At first I thought that we should extend validators logic, but then I
realized that validation and cleaning (agree that 'cleaners' is a
better term than 'processors') are rather different tasks and mixing
them could be ambiguous, not mentioning backwards incompatibile as a
cleaner should return a value whether a validator should not.
--
Best wishes,
Dmitry Gladkov, mailto:dmitry....@gmail.com
Like Chris, I don't think we can put this feature anywhere on model
definition. It is clearly an issue of how a form should be processed,
not an issue of what data can exist in the model. strip=True means "when
receiving input from user, strip leading/trailing whitespace" - and
something similar for any 'text_filter' attribute. That really cannot
belong on a field definition.
With that said, the next option because an option on form fields. This
isn't particularly attractive to me, because for ModelForm it isn't
going to be automatically applied (for the reasons Jacob has given), and
now you need some fairly hacky or non-DRY way to specify it.
My solution to date has been this form mixin that need it:
class StripStringsMixin(object):
def clean(self):
for field,value in self.cleaned_data.items():
if isinstance(value, basestring):
self.cleaned_data[field] = value.strip()
return self.cleaned_data
This mixin is easy to use - just add it to a form's base class. This is
even still easy to use in the context of the admin. Although this may
not be perfect, it's probably the least of all the various evils.
Luke
--
A former CEO: "Some of you think that only half of the Board of
Directors do all the work and the rest do nothing, actually the
reverse is true." (True Quotes From Induhviduals, Scott Adams)
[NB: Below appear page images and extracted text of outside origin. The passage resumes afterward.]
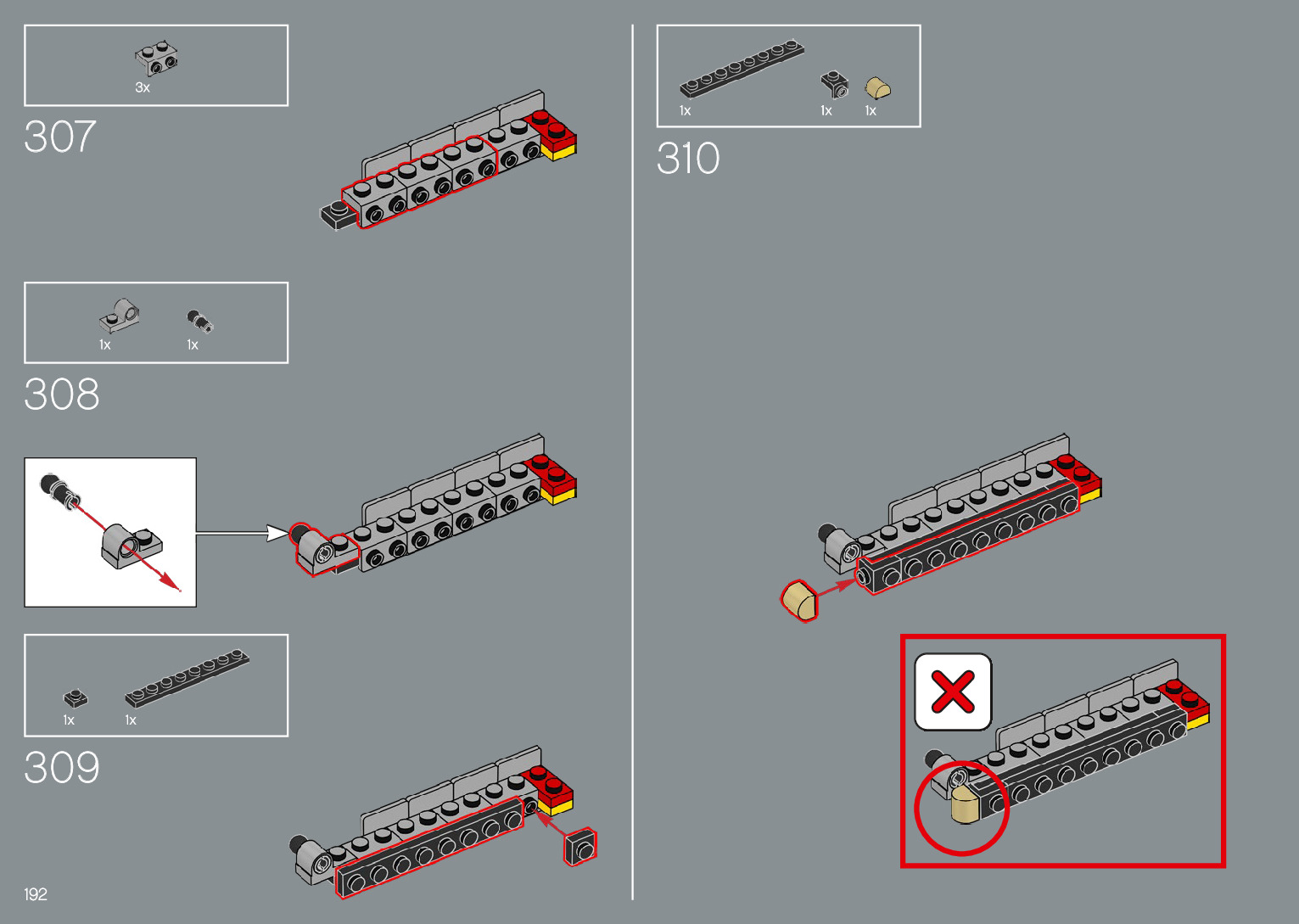 3x

307

1x 1x

308

1x 1x

309

192

1x 1x 1x

310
Luke Plant || http://lukeplant.me.uk/
That would strip whitespace from every field. I suppose it could be
specialized from the meta class..
Specializing automatically generated fields in model forms is pretty
common when you want to specialize their behaviour, for example if you
wish to use a different widget for a field, or if you want to provide
a custom label.
I don't see why this is considered hacky or anti-DRY.
Eg:
class FooForm(forms.ModelForm, StripWhiteSpaceMixin):
class Meta:
strip_whitespace_fields = ( 'username', )
model = Foo
or
class FooForm(forms.ModelForm):
username = forms.CharField(strip_whitespace=True)
class Meta:
model = Foo
So much discussion over one tiny form field normalization.
Cheers
Tom
> I don't see why this is considered hacky or anti-DRY.
>
> Eg:
>
> class FooForm(forms.ModelForm, StripWhiteSpaceMixin):
> class Meta:
> strip_whitespace_fields = ( 'username', )
> model = Foo
This one would be OK, I hadn't thought about that.
I guess I would be +0 for the 'strip_whitespace_fields' attribute and
functionality added to the Form class, so that it could be used with any
Form or ModelForm. Unfortunately we don't yet have 'Meta' on Form, only
on ModelForm. I think this could be fixed - we would probably need a
'FormOptions' class, and the existing 'ModelFormOptions' should inherit
from that. It might require some thought to get it to work correctly for
the case of multiple inheritance.
> class FooForm(forms.ModelForm):
> username = forms.CharField(strip_whitespace=True)
> class Meta:
> model = Foo
This is not very DRY because the 'CharField' is duplicating something
that can be deduced from the model (and there might be other attributes
too, like max_length). Doing this correctly for a model with lots of
fields would be tedious.
Luke
--
"Alcohol and calculus don't mix: never drink and derive."